:: DOCUMENT SECTION ::
• • • •

I Work in a Treatment Center. This is What Happens When a Patient Overdoses.

It’s a very confusing feeling losing a patient to an overdose.

As an employee at a treatment center, we often find ourselves fighting harder than the patients for their recovery. We beg and plead with them to follow our suggestions. But isn’t that strange? It goes against what my own personal program of recovery tells me I should do.

Logically, I understand that I, or anyone else for that matter, cannot save anyone. I cannot make someone decide to stop using. I cannot improve someone’s life for them. Conceptually all of this makes sense to me. Emotionally, it does not.

I’ve had the horrifying displeasure of experiencing the loss of handfuls of patients who refuse to embrace a better way of life. They simply refuse to believe that their ultimate demise can be at the hands of a substance.

My first thought when I receive the news of another overdose death immediately goes to the families. I don’t know that type of loss and I pray I never have to. It’s a pain I can only imagine but have nothing to truly relate it to. The heartache is real. It’s raw. It is unbearable, I’m sure.

• • • •

:: DATASET EXTRACT ::
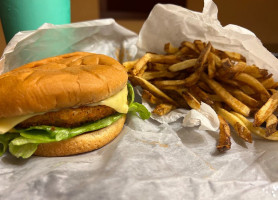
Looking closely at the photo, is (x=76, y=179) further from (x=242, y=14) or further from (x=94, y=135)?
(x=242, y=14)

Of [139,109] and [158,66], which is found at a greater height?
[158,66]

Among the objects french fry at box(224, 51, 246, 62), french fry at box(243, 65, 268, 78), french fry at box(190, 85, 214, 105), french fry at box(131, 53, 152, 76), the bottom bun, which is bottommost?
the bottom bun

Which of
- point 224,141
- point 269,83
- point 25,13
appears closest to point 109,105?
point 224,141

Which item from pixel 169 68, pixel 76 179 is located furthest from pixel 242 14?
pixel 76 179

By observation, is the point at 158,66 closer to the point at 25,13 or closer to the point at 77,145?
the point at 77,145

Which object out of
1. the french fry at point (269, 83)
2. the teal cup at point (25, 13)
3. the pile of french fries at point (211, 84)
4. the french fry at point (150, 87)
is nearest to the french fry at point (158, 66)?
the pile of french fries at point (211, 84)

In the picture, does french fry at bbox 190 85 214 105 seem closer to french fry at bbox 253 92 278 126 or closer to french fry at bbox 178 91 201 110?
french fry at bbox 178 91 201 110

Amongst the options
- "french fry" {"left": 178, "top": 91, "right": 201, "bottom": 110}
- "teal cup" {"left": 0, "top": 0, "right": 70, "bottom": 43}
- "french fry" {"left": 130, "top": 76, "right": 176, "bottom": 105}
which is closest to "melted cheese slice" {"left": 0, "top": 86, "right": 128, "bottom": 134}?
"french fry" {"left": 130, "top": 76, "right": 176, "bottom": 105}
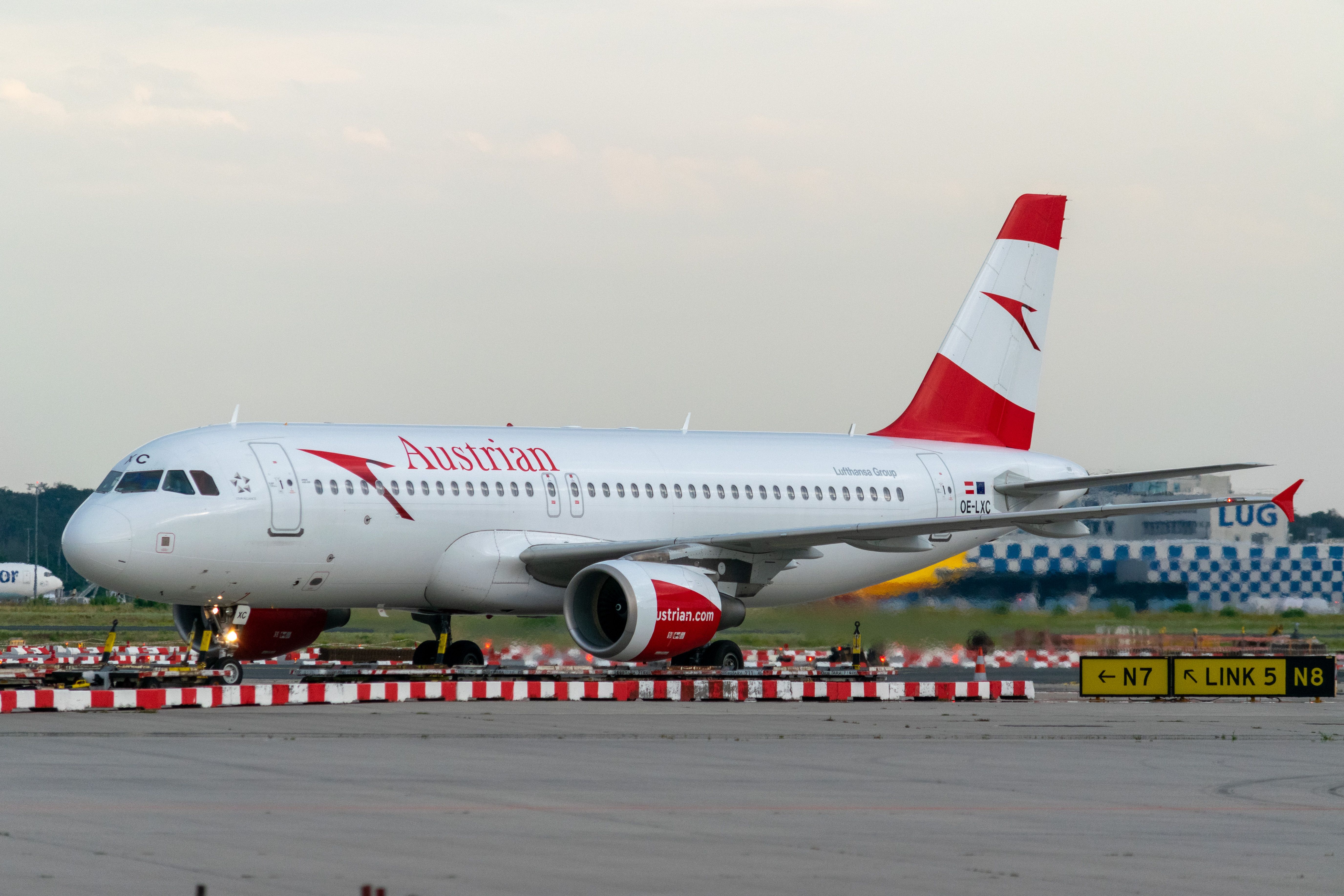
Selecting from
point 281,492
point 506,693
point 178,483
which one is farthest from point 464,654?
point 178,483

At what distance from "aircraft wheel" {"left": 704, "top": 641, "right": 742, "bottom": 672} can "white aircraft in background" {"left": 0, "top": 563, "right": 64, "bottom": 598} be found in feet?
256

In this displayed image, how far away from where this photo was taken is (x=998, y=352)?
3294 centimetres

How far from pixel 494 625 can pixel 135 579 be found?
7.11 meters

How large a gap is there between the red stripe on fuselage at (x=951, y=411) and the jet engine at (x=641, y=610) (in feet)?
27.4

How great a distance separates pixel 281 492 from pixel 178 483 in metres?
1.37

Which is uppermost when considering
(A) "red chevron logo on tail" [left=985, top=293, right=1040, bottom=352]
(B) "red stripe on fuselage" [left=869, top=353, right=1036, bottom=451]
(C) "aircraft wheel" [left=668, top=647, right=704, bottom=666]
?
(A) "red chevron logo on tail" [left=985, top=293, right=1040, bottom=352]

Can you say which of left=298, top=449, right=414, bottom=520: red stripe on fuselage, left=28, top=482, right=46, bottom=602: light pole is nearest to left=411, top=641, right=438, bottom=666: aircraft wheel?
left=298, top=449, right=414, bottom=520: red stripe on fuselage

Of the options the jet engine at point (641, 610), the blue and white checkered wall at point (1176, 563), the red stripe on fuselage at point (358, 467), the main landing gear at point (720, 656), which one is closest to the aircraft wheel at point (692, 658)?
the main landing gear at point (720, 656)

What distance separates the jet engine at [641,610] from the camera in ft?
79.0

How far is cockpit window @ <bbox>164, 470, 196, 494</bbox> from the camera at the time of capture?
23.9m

• • • •

:: WHAT YOU WILL DO ::
a. Copy the part of the piece about losing a patient to an overdose word for word, starting at "It’s a very" and ending at "it does not.".
b. In the piece about losing a patient to an overdose, where does the writer's first thought go on hearing of another overdose death?

:: RESULTS ::
a.
It’s a very confusing feeling losing a patient to an overdose.

As an employee at a treatment center, we often find ourselves fighting harder than the patients for their recovery. We beg and plead with them to follow our suggestions. But isn’t that strange? It goes against what my own personal program of recovery tells me I should do.

Logically, I understand that I, or anyone else for that matter, cannot save anyone. I cannot make someone decide to stop using. I cannot improve someone’s life for them. Conceptually all of this makes sense to me. Emotionally, it does not.

b. To the families.